What the exercise asks:
Each of the lines below must be written out exactly as shown.

Stored data:
/---

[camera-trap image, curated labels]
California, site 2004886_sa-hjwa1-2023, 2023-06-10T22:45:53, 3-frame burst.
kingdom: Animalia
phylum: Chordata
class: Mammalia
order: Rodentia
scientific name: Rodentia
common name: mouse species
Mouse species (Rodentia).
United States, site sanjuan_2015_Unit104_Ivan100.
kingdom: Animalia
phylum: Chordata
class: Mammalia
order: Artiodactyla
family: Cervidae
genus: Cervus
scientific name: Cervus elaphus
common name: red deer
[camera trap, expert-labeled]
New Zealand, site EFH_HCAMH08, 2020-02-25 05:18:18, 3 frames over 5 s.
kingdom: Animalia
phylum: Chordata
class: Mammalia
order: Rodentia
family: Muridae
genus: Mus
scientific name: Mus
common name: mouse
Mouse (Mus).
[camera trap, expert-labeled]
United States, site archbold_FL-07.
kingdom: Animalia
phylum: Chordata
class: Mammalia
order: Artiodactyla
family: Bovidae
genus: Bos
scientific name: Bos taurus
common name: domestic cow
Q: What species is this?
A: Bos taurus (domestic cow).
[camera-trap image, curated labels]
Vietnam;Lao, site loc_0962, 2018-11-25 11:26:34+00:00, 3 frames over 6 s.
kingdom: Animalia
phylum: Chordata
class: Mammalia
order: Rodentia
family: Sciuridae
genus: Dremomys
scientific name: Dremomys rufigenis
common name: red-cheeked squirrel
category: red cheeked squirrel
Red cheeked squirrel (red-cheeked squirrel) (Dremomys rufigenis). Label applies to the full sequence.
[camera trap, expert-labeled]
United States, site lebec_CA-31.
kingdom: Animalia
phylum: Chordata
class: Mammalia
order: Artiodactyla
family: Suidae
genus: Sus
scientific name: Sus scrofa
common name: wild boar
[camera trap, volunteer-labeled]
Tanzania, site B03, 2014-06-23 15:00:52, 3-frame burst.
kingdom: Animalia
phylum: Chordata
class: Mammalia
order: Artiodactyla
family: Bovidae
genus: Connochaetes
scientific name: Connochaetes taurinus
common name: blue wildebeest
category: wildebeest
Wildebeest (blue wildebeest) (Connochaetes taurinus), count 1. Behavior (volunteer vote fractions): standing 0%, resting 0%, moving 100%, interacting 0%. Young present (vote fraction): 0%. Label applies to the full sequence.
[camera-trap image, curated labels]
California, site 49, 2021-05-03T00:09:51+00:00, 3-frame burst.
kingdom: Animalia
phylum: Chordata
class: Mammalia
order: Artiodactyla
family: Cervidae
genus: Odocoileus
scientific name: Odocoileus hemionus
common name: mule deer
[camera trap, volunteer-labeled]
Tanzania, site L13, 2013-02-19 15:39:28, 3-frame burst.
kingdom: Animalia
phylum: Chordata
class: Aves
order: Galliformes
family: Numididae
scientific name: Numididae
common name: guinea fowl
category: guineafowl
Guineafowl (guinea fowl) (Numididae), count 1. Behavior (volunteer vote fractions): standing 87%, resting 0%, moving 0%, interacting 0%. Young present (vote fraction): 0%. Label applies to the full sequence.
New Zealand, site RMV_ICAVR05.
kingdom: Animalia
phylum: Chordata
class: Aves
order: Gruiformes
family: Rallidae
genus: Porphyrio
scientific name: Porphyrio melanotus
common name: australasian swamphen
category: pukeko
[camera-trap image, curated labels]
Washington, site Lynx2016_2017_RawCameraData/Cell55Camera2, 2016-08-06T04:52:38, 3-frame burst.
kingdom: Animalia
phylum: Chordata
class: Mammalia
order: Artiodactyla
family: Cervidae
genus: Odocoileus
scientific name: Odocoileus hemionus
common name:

\---

Expected output:
[camera-trap image, curated labels]
California, site 2004886_sa-hjwa1-2023, 2023-06-10T22:45:53, 3-frame burst.
kingdom: Animalia
phylum: Chordata
class: Mammalia
order: Rodentia
scientific name: Rodentia
common name: mouse species
Mouse species (Rodentia).
United States, site sanjuan_2015_Unit104_Ivan100.
kingdom: Animalia
phylum: Chordata
class: Mammalia
order: Artiodactyla
family: Cervidae
genus: Cervus
scientific name: Cervus elaphus
common name: red deer
[camera trap, expert-labeled]
New Zealand, site EFH_HCAMH08, 2020-02-25 05:18:18, 3 frames over 5 s.
kingdom: Animalia
phylum: Chordata
class: Mammalia
order: Rodentia
family: Muridae
genus: Mus
scientific name: Mus
common name: mouse
Mouse (Mus).
[camera trap, expert-labeled]
United States, site archbold_FL-07.
kingdom: Animalia
phylum: Chordata
class: Mammalia
order: Artiodactyla
family: Bovidae
genus: Bos
scientific name: Bos taurus
common name: domestic cow
Q: What species is this?
A: Bos taurus (domestic cow).
[camera-trap image, curated labels]
Vietnam;Lao, site loc_0962, 2018-11-25 11:26:34+00:00, 3 frames over 6 s.
kingdom: Animalia
phylum: Chordata
class: Mammalia
order: Rodentia
family: Sciuridae
genus: Dremomys
scientific name: Dremomys rufigenis
common name: red-cheeked squirrel
category: red cheeked squirrel
Red cheeked squirrel (red-cheeked squirrel) (Dremomys rufigenis). Label applies to the full sequence.
[camera trap, expert-labeled]
United States, site lebec_CA-31.
kingdom: Animalia
phylum: Chordata
class: Mammalia
order: Artiodactyla
family: Suidae
genus: Sus
scientific name: Sus scrofa
common name: wild boar
[camera trap, volunteer-labeled]
Tanzania, site B03, 2014-06-23 15:00:52, 3-frame burst.
kingdom: Animalia
phylum: Chordata
class: Mammalia
order: Artiodactyla
family: Bovidae
genus: Connochaetes
scientific name: Connochaetes taurinus
common name: blue wildebeest
category: wildebeest
Wildebeest (blue wildebeest) (Connochaetes taurinus), count 1. Behavior (volunteer vote fractions): standing 0%, resting 0%, moving 100%, interacting 0%. Young present (vote fraction): 0%. Label applies to the full sequence.
[camera-trap image, curated labels]
California, site 49, 2021-05-03T00:09:51+00:00, 3-frame burst.
kingdom: Animalia
phylum: Chordata
class: Mammalia
order: Artiodactyla
family: Cervidae
genus: Odocoileus
scientific name: Odocoileus hemionus
common name: mule deer
[camera trap, volunteer-labeled]
Tanzania, site L13, 2013-02-19 15:39:28, 3-frame burst.
kingdom: Animalia
phylum: Chordata
class: Aves
order: Galliformes
family: Numididae
scientific name: Numididae
common name: guinea fowl
category: guineafowl
Guineafowl (guinea fowl) (Numididae), count 1. Behavior (volunteer vote fractions): standing 87%, resting 0%, moving 0%, interacting 0%. Young present (vote fraction): 0%. Label applies to the full sequence.
New Zealand, site RMV_ICAVR05.
kingdom: Animalia
phylum: Chordata
class: Aves
order: Gruiformes
family: Rallidae
genus: Porphyrio
scientific name: Porphyrio melanotus
common name: australasian swamphen
category: pukeko
[camera-trap image, curated labels]
Washington, site Lynx2016_2017_RawCameraData/Cell55Camera2, 2016-08-06T04:52:38, 3-frame burst.
kingdom: Animalia
phylum: Chordata
class: Mammalia
order: Artiodactyla
family: Cervidae
genus: Odocoileus
scientific name: Odocoileus hemionus
common name:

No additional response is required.